A denúncia sobre a
branquitude que aparece em muitos espetáculos por meios agressivos como apontar
o dedo na cara do espectador branco, surge de forma contundente, mas não
agressiva, no surpreendente espetáculo de José Fernando Peixoto de Azevedo
realizado a partir do não menos contundente conto Pai Contra Mãe escrito
por Machado de Assis (1839–1908) há mais de um século. Da minha parte, posso
garantir que a denúncia cala mais fundo e faz refletir de maneira muito mais
eficiente sobre o racismo que temos dentro de nós sem perceber.
O conto de Machado de
Assis, escrito 14 anos após a abolição da escravatura, inicia com uma descrição
dos objetos usados para castigar os escravos, para depois contar as agruras de
um casal branco e pobre, ironicamente batizados de Cândido Neves e Clara, que
culmina com ele trabalhando como caçador de escravos fugitivos, sendo que a
maior recompensa está em caçar uma “mulata” grávida que aborta diante dele ao
ser devolvida ao seu dono. Pelas dificuldades financeiras, Cândido estava
prestes a enviar o seu filho recém-nascido para adoção, mas a recompensa peça
caça à “mulata” lhe salva dessa situação. O conto termina com uma frase
terrível proferida por Cândido: “Bateu-lhe o coração. Nem todas as crianças
vingam”.
A dramaturgia de
Azevedo inclui uma espécie de prólogo sobre o medo e o terror e um epílogo para
dar fecho à história, entre eles aparece o conto na íntegra.
A encenação, também
assinada pelo dramaturgo, segue o eficiente esquema do diálogo entre o teatro e
o cinema muito utilizado por ele em outros trabalhos. Uma câmera persegue o
ator durante toda a apresentação e a imagem é projetada em três telas colocadas
ao fundo do espaço. Em certo momento a personagem sai à rua General Jardim à
caça de escravos e a câmera registra toda a ação, através da janela.
O Cândido Neves
concebido por Azevedo seria um típico exemplo de “bolsominion” pobre dos dias
atuais tanto que ele usa camisa da seleção, bermuda com estampa militar e reza
diante de um pneu!
Rodrigo Scarpelli é
um ator branco que se entrega totalmente ao seu personagem, despindo-se e
cobrindo o corpo com farinha, para se tornar ainda mais branco. Sua
interpretação tem muito do que se convencionou chamar de teatro físico e é
corajosamente visceral, chegando a incomodar, na sessão a que assisti ao
espetáculo, algumas espectadoras “mais delicadas”, apesar de ele alertar que o
espetáculo não era interativo.

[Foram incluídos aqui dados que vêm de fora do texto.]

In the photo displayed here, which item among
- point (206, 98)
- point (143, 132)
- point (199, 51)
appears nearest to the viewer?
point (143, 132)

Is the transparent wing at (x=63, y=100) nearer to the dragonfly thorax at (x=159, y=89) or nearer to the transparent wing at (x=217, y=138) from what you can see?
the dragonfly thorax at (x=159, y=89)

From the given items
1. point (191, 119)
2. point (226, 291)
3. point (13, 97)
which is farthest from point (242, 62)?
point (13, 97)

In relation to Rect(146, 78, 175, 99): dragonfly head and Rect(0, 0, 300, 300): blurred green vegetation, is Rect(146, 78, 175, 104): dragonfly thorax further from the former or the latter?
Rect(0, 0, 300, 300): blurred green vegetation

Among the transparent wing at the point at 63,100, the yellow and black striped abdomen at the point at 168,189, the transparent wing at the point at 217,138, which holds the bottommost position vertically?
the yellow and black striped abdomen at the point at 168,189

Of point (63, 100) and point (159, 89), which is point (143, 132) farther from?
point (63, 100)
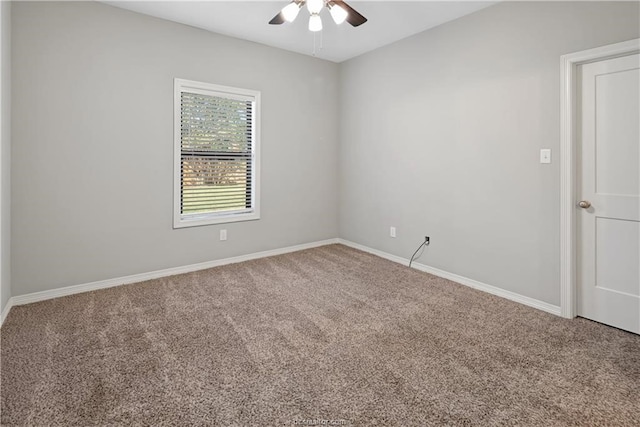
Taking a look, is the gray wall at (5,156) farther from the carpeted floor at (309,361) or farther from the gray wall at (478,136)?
the gray wall at (478,136)

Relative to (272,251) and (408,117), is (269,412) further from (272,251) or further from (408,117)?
(408,117)

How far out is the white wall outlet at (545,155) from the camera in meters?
2.76

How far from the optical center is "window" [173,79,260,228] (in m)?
3.72

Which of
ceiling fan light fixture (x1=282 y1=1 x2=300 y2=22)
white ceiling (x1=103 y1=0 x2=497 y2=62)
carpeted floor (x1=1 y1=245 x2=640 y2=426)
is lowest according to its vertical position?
carpeted floor (x1=1 y1=245 x2=640 y2=426)

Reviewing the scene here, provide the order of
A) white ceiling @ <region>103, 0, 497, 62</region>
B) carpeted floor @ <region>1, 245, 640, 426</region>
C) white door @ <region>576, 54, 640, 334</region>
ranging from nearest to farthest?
1. carpeted floor @ <region>1, 245, 640, 426</region>
2. white door @ <region>576, 54, 640, 334</region>
3. white ceiling @ <region>103, 0, 497, 62</region>

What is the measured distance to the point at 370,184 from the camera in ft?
15.0

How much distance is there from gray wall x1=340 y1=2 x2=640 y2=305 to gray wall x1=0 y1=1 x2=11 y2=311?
3623 mm

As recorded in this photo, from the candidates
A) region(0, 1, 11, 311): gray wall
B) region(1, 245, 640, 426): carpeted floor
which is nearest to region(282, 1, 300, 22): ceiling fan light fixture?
region(0, 1, 11, 311): gray wall

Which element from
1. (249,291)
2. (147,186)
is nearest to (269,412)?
(249,291)

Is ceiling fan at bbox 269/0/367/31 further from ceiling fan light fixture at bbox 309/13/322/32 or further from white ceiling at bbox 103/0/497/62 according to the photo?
white ceiling at bbox 103/0/497/62

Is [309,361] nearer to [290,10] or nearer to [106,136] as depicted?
[290,10]

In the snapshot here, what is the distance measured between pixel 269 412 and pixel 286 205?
10.4 ft

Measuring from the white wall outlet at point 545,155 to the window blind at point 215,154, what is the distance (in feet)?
10.2

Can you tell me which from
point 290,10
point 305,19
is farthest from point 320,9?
point 305,19
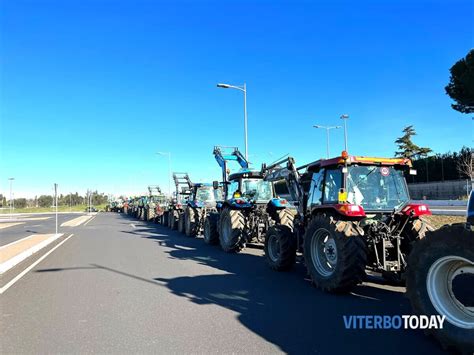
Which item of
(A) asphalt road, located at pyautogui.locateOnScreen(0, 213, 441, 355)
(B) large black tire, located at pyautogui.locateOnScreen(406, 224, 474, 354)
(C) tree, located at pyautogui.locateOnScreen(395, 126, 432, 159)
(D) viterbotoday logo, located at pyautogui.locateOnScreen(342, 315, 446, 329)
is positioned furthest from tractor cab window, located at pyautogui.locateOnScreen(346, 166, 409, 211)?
(C) tree, located at pyautogui.locateOnScreen(395, 126, 432, 159)

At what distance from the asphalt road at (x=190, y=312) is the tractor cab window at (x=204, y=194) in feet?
35.3

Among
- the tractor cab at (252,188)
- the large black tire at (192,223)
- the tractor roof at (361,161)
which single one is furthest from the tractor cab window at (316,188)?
the large black tire at (192,223)

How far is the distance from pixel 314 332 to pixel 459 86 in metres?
34.2

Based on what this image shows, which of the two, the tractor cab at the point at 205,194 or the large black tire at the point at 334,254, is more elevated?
the tractor cab at the point at 205,194

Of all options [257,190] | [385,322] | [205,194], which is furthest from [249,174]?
[385,322]

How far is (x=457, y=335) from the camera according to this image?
411cm

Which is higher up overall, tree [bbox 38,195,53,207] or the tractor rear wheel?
tree [bbox 38,195,53,207]

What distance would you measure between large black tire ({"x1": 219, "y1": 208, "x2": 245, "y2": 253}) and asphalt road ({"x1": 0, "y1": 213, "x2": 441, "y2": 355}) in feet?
7.94

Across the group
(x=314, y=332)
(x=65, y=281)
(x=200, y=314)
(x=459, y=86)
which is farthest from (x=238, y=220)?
(x=459, y=86)

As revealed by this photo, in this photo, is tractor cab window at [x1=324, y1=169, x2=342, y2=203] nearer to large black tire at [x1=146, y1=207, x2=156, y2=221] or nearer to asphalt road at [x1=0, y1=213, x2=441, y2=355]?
asphalt road at [x1=0, y1=213, x2=441, y2=355]

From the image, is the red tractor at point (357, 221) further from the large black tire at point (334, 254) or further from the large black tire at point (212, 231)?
the large black tire at point (212, 231)

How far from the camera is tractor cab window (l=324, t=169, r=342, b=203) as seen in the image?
7574mm

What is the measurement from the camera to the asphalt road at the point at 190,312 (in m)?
4.66

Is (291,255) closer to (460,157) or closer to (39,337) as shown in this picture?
(39,337)
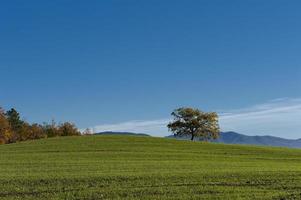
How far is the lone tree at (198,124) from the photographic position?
114m

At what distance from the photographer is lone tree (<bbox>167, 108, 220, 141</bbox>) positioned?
114 m

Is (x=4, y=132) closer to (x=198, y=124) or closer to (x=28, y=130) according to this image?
(x=28, y=130)

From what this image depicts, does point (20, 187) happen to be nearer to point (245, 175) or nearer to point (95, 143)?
point (245, 175)

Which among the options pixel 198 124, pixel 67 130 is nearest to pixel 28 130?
pixel 67 130

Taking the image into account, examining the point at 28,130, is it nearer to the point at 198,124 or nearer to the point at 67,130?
the point at 67,130

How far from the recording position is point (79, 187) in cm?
2495

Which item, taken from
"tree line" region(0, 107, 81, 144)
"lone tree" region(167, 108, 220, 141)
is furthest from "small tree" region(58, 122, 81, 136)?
"lone tree" region(167, 108, 220, 141)

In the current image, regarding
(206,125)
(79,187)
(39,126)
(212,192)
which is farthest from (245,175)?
(39,126)

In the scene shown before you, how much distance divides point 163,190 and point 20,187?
26.1ft

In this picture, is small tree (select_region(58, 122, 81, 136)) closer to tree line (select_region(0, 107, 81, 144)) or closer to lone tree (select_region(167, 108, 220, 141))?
tree line (select_region(0, 107, 81, 144))

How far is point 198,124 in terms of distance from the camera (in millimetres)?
114500

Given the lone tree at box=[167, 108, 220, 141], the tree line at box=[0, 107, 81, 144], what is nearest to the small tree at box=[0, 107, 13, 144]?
the tree line at box=[0, 107, 81, 144]

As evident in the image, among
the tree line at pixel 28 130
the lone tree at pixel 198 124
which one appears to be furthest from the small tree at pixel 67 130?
the lone tree at pixel 198 124

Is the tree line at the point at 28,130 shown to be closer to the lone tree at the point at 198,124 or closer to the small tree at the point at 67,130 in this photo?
the small tree at the point at 67,130
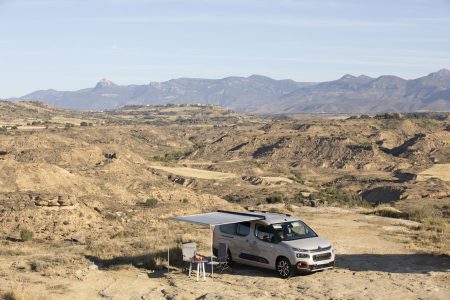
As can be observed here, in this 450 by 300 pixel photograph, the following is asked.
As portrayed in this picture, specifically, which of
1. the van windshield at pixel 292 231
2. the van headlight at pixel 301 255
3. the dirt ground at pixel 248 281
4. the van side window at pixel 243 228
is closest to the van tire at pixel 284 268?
the dirt ground at pixel 248 281

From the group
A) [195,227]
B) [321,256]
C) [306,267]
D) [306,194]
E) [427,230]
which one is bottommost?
[306,194]

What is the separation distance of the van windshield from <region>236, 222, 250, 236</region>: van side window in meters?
0.85

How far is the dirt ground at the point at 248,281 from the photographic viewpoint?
1424 centimetres

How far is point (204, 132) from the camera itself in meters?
122

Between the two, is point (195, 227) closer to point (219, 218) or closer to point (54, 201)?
point (54, 201)

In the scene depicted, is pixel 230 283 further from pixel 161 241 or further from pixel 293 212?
pixel 293 212

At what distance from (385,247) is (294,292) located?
25.6ft

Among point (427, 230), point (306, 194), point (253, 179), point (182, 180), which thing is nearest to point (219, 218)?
point (427, 230)

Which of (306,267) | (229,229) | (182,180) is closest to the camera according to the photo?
(306,267)

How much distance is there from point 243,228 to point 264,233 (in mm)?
764

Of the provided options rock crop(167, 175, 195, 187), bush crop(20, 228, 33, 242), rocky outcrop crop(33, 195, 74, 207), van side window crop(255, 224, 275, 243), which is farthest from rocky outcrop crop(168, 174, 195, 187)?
van side window crop(255, 224, 275, 243)

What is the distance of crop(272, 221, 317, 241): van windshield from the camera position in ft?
53.3

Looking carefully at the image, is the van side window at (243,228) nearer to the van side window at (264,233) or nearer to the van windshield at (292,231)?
the van side window at (264,233)

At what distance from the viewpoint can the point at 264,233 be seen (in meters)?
16.4
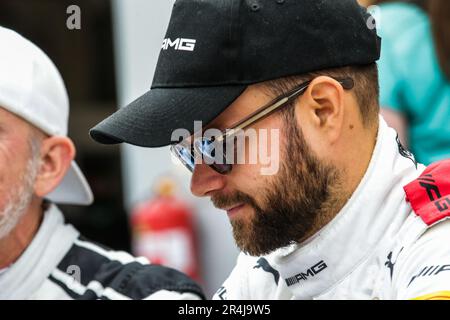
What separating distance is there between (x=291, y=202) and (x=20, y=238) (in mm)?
935

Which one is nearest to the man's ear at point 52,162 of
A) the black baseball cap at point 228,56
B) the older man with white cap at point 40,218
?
the older man with white cap at point 40,218

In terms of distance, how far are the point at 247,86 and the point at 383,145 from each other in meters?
0.36

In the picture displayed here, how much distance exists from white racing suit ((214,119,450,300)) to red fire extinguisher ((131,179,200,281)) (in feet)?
10.7

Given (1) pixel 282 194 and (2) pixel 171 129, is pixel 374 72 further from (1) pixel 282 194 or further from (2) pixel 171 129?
(2) pixel 171 129

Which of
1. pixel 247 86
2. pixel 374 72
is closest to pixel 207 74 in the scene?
pixel 247 86

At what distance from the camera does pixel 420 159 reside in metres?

Quase ao mesmo tempo o ator narra (Cândido
Neves não lhe deu tempo de dizer nada) e interpreta (Eu não lhe dei
tempo de dizer nada) a ação, criando um bem sucedido efeito de
distanciamento no espectador.
O espetáculo conta
com a participação de um músico (o release aponta dois nomes: Abraão Kimberley
e Victor Mota) que executa insistentemente a canção Esse Seu Olhar (de Tom
Jobim) que adquire intenção totalmente diferente daquela romântica da letra de
Tom em sua primeira estrofe: “Esse seu olhar/Quando encontra o meu/Fala de
umas coisas/Que eu não posso acreditar”. Qual deve ter sido a troca
de olhares entre Cândido e a negra fujona?
Fredo Peixoto tem
participação importante na ação com a câmera em cena e editando as imagens. Um
jovem, não creditado no release, faz as vezes de ponto, uma vez que o monólogo
do ator é bastante longo, mas na apresentação a que assisti sua intervenção não
foi necessária.
Ensaio Sobre o Terror é um espetáculo
extremamente criativo tanto na concepção cênica como na interpretação pungente
de Rodrigo Scarpelli e muito necessário pelo tema abordado, portanto digno de
uma visita ao segundo andar da Aliança Francesa (Sala LAB).
Em cartaz até 10 de setembro. Sextas e sábados às 20h30 e domingos às 18h30.